Düzce'nin sulak alanlarında yetişen ve kendine özgü aromasıyla İstanbul ve Ankara gibi illerden de büyük talep gören Düzce kabağının hasadına başlandı. Nisan ayı sonunda ekilen kabak olgunlaşma süresinin ardından bahçelerden toplanıyor. Kabak üreticisi İrfan Hatip, kabak ekiminin nisan ayının sonu ile mayıs ayının başında başladığını belirterek, '90 gün sonra kabak olgunlaşmaya başlar. Ağustos sonunda başlar ve eylül ayı içerisinde kabak hasadı yapılır. Düzce kabağı diğer kabaklara göre daha kaliteli olduğu İstanbul piyasasında da söyleniyor. Biz de bundan mutluluk duyuyoruz.
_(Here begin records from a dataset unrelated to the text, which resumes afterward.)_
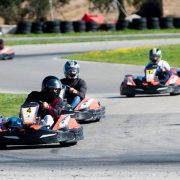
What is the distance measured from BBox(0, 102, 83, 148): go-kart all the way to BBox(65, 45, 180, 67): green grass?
17271mm

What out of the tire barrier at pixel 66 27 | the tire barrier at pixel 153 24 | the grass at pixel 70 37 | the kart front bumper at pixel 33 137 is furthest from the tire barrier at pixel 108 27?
the kart front bumper at pixel 33 137

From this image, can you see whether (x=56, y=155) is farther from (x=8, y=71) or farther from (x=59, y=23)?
(x=59, y=23)

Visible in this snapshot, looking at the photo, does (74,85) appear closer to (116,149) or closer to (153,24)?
(116,149)

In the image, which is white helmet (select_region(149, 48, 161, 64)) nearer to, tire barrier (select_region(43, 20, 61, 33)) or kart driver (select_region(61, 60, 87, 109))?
kart driver (select_region(61, 60, 87, 109))

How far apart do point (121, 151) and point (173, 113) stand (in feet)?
16.1

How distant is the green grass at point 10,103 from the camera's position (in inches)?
632

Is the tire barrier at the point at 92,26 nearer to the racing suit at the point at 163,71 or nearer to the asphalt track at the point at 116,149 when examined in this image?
the asphalt track at the point at 116,149

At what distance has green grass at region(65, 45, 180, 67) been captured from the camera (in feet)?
99.6

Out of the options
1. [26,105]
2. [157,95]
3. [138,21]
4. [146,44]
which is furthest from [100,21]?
[26,105]

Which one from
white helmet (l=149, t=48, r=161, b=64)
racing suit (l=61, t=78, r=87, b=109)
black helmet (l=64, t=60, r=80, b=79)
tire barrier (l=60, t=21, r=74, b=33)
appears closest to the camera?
racing suit (l=61, t=78, r=87, b=109)

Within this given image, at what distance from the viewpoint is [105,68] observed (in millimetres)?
28031

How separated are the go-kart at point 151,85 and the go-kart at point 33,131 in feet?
25.2

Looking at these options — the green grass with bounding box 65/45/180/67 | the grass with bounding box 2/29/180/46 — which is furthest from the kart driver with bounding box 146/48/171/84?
the grass with bounding box 2/29/180/46

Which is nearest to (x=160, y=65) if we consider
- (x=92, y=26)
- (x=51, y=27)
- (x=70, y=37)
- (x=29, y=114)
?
(x=29, y=114)
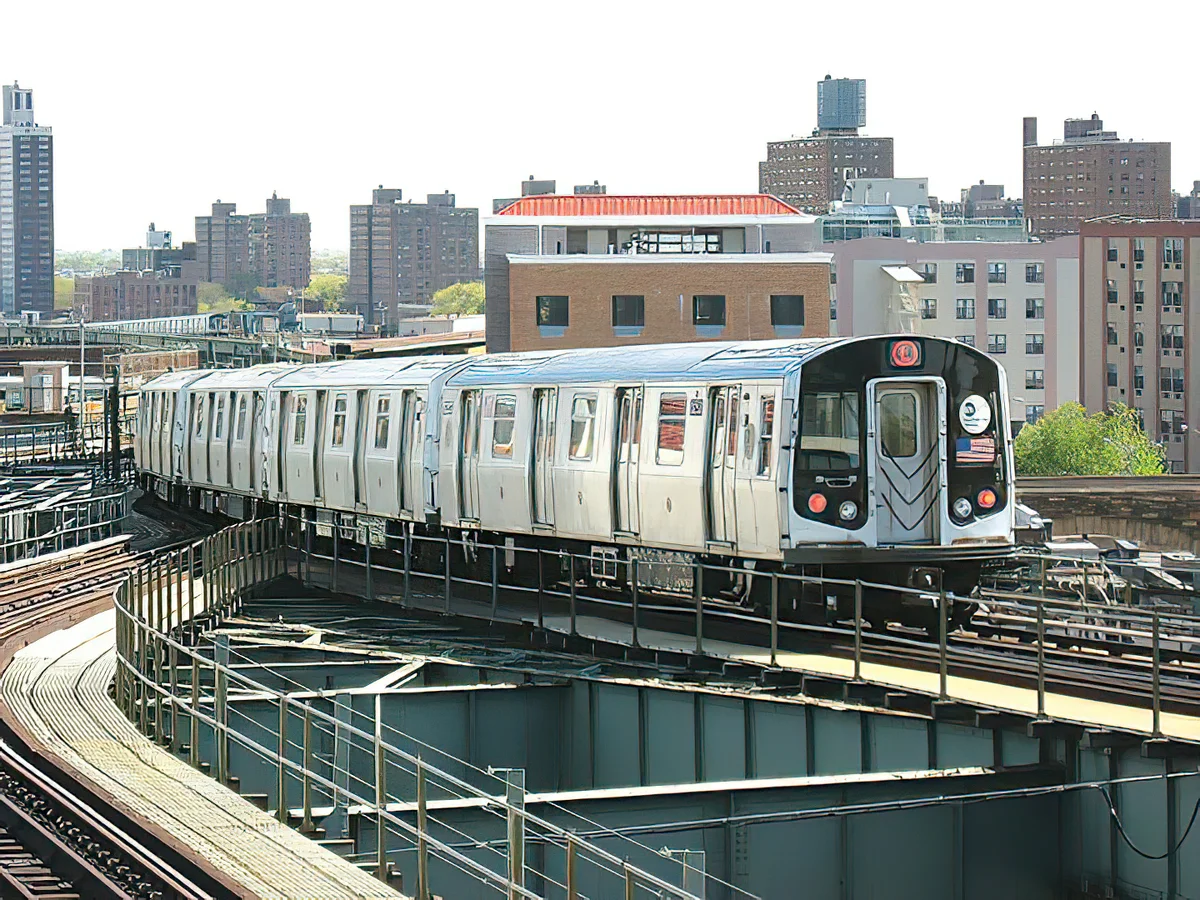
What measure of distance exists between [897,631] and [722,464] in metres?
2.38

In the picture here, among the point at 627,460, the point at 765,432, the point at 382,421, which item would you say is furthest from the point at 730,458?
the point at 382,421

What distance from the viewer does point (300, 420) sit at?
95.1 ft

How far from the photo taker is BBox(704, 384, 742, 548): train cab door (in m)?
18.1

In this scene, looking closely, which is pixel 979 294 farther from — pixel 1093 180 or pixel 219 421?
pixel 1093 180

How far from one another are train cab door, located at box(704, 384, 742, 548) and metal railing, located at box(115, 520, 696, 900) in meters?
3.62

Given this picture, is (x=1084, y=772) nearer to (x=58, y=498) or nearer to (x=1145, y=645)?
(x=1145, y=645)

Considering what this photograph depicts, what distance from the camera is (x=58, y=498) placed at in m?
36.4

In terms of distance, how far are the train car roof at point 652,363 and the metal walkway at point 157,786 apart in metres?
6.04

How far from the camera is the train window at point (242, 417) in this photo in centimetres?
3178

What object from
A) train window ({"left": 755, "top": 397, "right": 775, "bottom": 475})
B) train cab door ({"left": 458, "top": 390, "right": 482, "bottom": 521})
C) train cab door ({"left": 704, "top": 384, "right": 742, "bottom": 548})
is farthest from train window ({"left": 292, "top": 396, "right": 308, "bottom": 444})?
train window ({"left": 755, "top": 397, "right": 775, "bottom": 475})

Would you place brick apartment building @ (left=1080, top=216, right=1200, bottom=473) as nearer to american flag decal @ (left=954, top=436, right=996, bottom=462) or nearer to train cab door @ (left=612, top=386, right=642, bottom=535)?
train cab door @ (left=612, top=386, right=642, bottom=535)

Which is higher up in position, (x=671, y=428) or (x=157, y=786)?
(x=671, y=428)

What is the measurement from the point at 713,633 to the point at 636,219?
54976 millimetres

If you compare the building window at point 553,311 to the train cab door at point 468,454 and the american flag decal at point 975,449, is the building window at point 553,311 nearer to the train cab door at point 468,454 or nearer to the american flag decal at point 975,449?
the train cab door at point 468,454
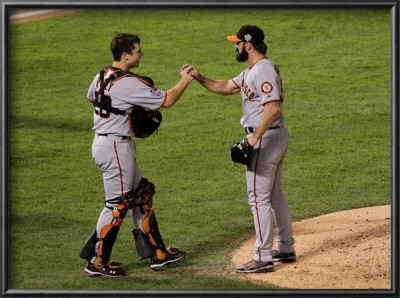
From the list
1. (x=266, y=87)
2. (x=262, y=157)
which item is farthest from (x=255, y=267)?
(x=266, y=87)

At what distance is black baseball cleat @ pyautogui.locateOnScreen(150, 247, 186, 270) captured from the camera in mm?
6621

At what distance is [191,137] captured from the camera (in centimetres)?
1164

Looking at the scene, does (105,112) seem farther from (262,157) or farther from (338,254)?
(338,254)

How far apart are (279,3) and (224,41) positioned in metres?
10.8

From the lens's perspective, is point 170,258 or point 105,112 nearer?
point 105,112

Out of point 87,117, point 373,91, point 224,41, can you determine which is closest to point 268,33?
point 224,41

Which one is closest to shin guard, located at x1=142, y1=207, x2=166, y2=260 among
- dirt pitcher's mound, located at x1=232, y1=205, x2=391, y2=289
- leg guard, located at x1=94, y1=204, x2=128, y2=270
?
leg guard, located at x1=94, y1=204, x2=128, y2=270

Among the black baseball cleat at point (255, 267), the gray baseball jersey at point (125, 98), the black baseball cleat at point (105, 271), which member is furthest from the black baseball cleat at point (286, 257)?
the gray baseball jersey at point (125, 98)

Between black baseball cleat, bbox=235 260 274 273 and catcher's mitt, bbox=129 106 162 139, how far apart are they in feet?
4.37

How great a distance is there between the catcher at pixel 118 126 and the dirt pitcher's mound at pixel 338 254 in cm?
112

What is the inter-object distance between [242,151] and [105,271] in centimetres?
147

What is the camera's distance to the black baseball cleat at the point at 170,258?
21.7 feet

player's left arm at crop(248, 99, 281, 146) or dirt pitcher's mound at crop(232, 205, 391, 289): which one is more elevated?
player's left arm at crop(248, 99, 281, 146)

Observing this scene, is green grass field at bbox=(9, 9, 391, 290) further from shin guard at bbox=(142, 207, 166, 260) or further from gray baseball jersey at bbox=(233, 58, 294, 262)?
gray baseball jersey at bbox=(233, 58, 294, 262)
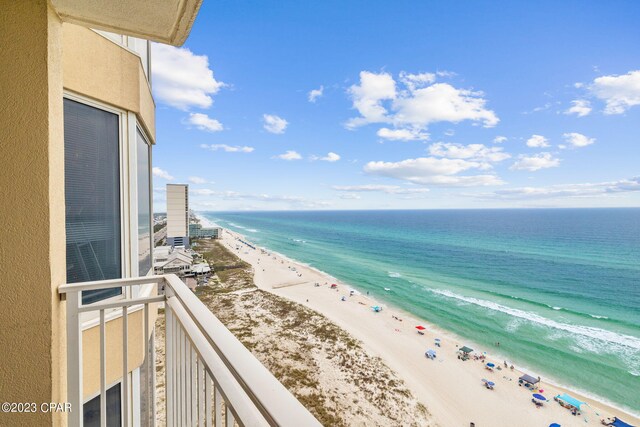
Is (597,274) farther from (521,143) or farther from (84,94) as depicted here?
(521,143)

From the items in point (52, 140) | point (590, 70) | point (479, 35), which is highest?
point (590, 70)

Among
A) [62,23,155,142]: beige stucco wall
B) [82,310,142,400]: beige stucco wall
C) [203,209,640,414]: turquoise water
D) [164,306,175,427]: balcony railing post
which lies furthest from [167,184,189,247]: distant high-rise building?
[164,306,175,427]: balcony railing post

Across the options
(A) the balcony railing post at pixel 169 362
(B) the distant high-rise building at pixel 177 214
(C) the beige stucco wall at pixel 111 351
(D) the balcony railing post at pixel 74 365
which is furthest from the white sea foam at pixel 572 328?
(B) the distant high-rise building at pixel 177 214

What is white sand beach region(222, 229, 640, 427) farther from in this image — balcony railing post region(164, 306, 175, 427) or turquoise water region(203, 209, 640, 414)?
balcony railing post region(164, 306, 175, 427)

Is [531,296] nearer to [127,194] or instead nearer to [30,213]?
[127,194]

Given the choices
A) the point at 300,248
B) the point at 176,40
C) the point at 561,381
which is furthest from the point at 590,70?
the point at 176,40

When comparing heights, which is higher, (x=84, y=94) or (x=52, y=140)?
(x=84, y=94)

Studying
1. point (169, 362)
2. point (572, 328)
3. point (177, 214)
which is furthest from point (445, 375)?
point (177, 214)

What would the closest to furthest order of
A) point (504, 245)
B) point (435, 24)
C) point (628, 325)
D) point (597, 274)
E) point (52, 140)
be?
1. point (52, 140)
2. point (628, 325)
3. point (597, 274)
4. point (435, 24)
5. point (504, 245)
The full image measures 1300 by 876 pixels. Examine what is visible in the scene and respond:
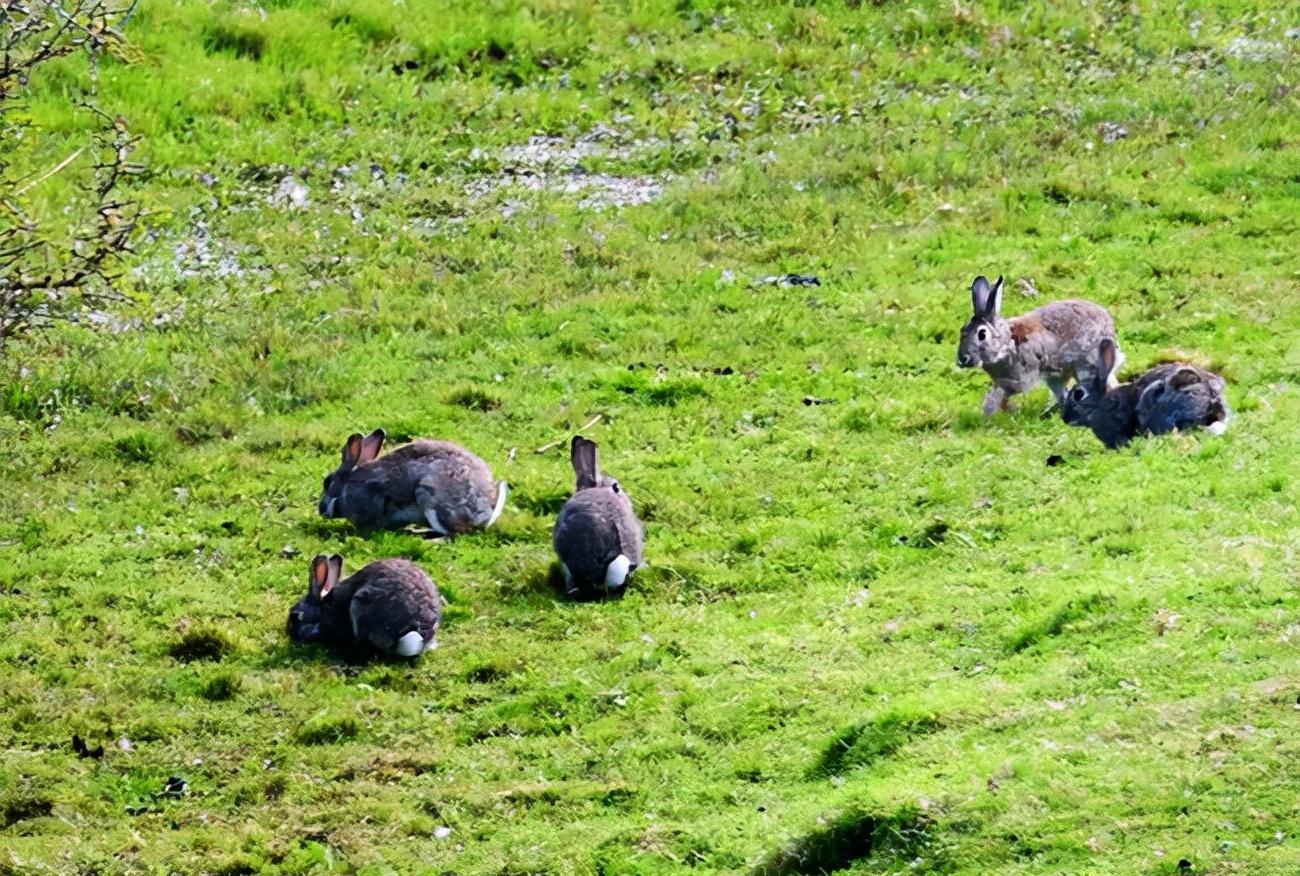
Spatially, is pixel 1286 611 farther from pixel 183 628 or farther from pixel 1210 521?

Düzce'de tahmini rekolte 10 bin ton kadar. Bu sene yağmurun fazla yağması ile bazı tarlalarda sıkıntı oldu' dedi.
'TATLI DİYE YİYOR VE GEÇİYORUZ, DEĞERİNİ BİLMİYORUZ'
Düzce'de geçen yıl ilk kez kabak festivali yapılmasına öncülük eden ve kendisi de kabak yetiştiren Diş Hekimi Ulviye Dikmen ise, 'Kabak hiç değerini bildiğimiz bir meyve değil. Aslında beslenmede, büyümede ve gelişmede, hastalıklarda, cilt güzelliğinde, bağırsak gelişiminde kabak çok etkili. Biz sadece tatlı diye yiyor ve geçiyoruz. Bu kadar basit değil. Çocuk mamalarında özellikle Avrupa'da, Amerika'da kesinlikle kabak doğal şekilde kullanılıyor. Unlaştırıp kullanıyorlar. Ama biz sadece tatlısını yapıyoruz. Tarlada görmüyoruz. Çok zor ve meşakkatli şekilde üretiliyor. Ama olağan üstü bir meyvemiz var. Bu meyvenin kıymetini bilmek için çok geç kalmışız. Onun için birinci şenliğimizi yaptık. İkincisi mutlak suretle yapılmalı. Düzce kabağının da ayrı bir özelliği var. İçindeki aroması, bileşenleri ve vitaminleri bağışıklık sisteminde olağanüstü etkili ve biz sıradan diye geçmişiz. Geçen yıl 43 çeşit yemeğini sergiledik. Tatlısıyla, tuzlusuyla tatlarını yaptık. Şu anda Düzce kurusu diye bir yiyecek yapıyoruz. Kabak ve fındıktan oluşan Düzce markası olacak bir ürün' diye konuştu.
'KENDİNE HAS AROMASI VAR'
Kabak bahçesinde kabak tatlısı yaparak hasat yapanlara ikram eden Mücella Ulcay, Düzce kabağının aromasının başka kabaklarda olmadığını ifade ederek, 'Kabağı aldık, kestik, soyduk, dilimledik ve odun ateşinde şeker koyarak pişirdik. Çok lezzetli bir tatlı oldu. Bu kabağı lezzetli yapan Düzce'nin havası, suyu ve emeğidir. Çok nefis bir tadı var. Kendine has bir aroması var. Oldukça sağlıklı bir kabak. Bu bölgede sanayileşme fazla olmadığı için egzoz ve fabrika gazlarından topraklarımız fazla etkilenmemiş. Onun için kabak çok daha lezzetli ve aroması çok daha iyi' dedi.